Fantasy-Spektakel: "House of the Dragon " – Hauptdarsteller warnt vor Sexszenen und Gemetzel
Wenige Tage vor dem Start heizt Darsteller Steve Toussaint die Erwartungen an. Er versicherte, die Serie habe Niveau und Bedeutung, aber dennoch müsse niemand auf Nacktheit, Sexszenen, Gräuel und Gemetzel verzichten. Aber im Rahmen.

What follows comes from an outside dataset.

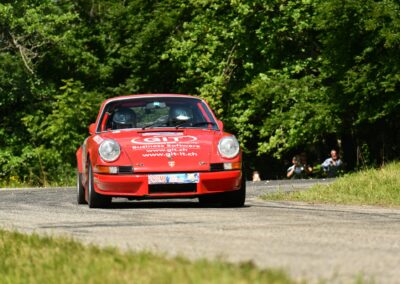 Frank Servais - Rallye de la Drôme 2021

Die Serie "House oft the Dragon" spielt etwa 200 Jahre vor den Ereignissen der Serie "Game of Thrones" – zur Zeit des Hauses Targaryen. Steve Toussaint spielt Lord Corlys Velaryon, Seefahrer und Herr des Hauses Velaryon. "Game of Thrones" wurde wegen der Gewaltdarstellungen und der häufigen Sexszenen in den frühen Staffeln heftig kritisiert. Hauptdarsteller Steve Toussaint sagte nun: "Man wandelt hier auf dem schmalen Grat zwischen Authentizität und Überflüssigkeit, und das war sicherlich die Kritik."

"Es gibt etwas Sex darin. Es wird Gewalt geben, weil es eine gewalttätige Welt ist. Aber wir haben versucht, keine sinnlosen Szenen zu drehen."

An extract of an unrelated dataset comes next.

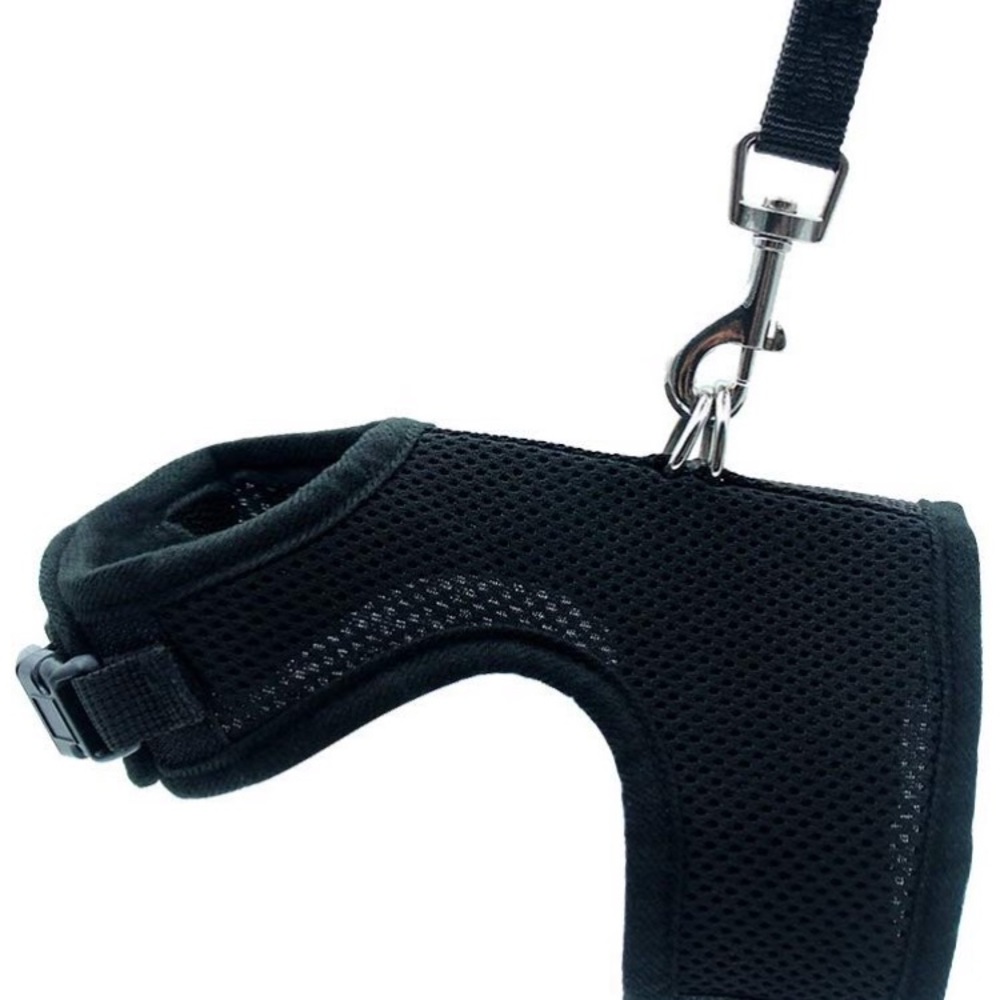 Escape proof cat harness with leash - Picture 4 of 7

Hauptdarstellerin litt unter den Nacktszenen

Genau das wurde "Game of Thrones" vorgeworfen, die Darstellung von Sexszenen, die nach Ansicht einiger Kritiker für die Entwicklung der Geschichte und der Figuren nicht nötig waren. Dazu gab es auch noch Szenen mit sexueller Gewalt, so etwas soll in "House oft the Dragon" gar nicht mehr vorkommen. Emilia Clarke wurde mit der Serie berühmt, die Mutter der Drachen war die erste nennenswerte Rolle der jungen Frau. Später erklärte sie, dass sie sich wegen der zahlreichen Nacktszenen "unwohl" gefühlt habe und deswegen weinen musste. Der Regisseur von "The House of Dragon" Miguel Sapochnik erklärte daher: "Ich möchte, dass wir etwas machen, das das anspricht, was ich für wirklich wichtig halte, nämlich Repräsentation und Gleichberechtigung."

Vermutlich eher zahm

Trotz der reißerischen Worte von Toussaint kann man die Ankündigungen wohl so verstehen, dass "House of Dragon" nicht an den rauen Stil der ersten Staffeln von "Game of Thrones" anknüpfen wird, sondern an den der letzten Staffeln. Die von den harten Fans des GoT-Universums verachteten letzten Staffeln waren deutlich zahmer. Auf Szenen wie die Selbstverbrennung von Emilia Clarke muss man wohl verzichten, ebenso auf den puren Sadismus von Figuren wie Joffrey Baratheon oder Ramsay Bolton. Und vermutlich auch auf so etwas wie die inzestuöse Beziehung zwischen Jaime and Cersei Lannister. Eine Beziehung für die Jaime ohne Weiteres bereit war, ein Kind, das dem Paar auf die Spur gekommen ist, mit den Worten "Was tut man nicht alles für die Liebe" von einem Turm in die Tiefe zu stürzen.

In den USA fällt der Start bei HBO auf den 21. August 2022, in Deutschland läuft die Serie in der Nacht zum 22. August Sky.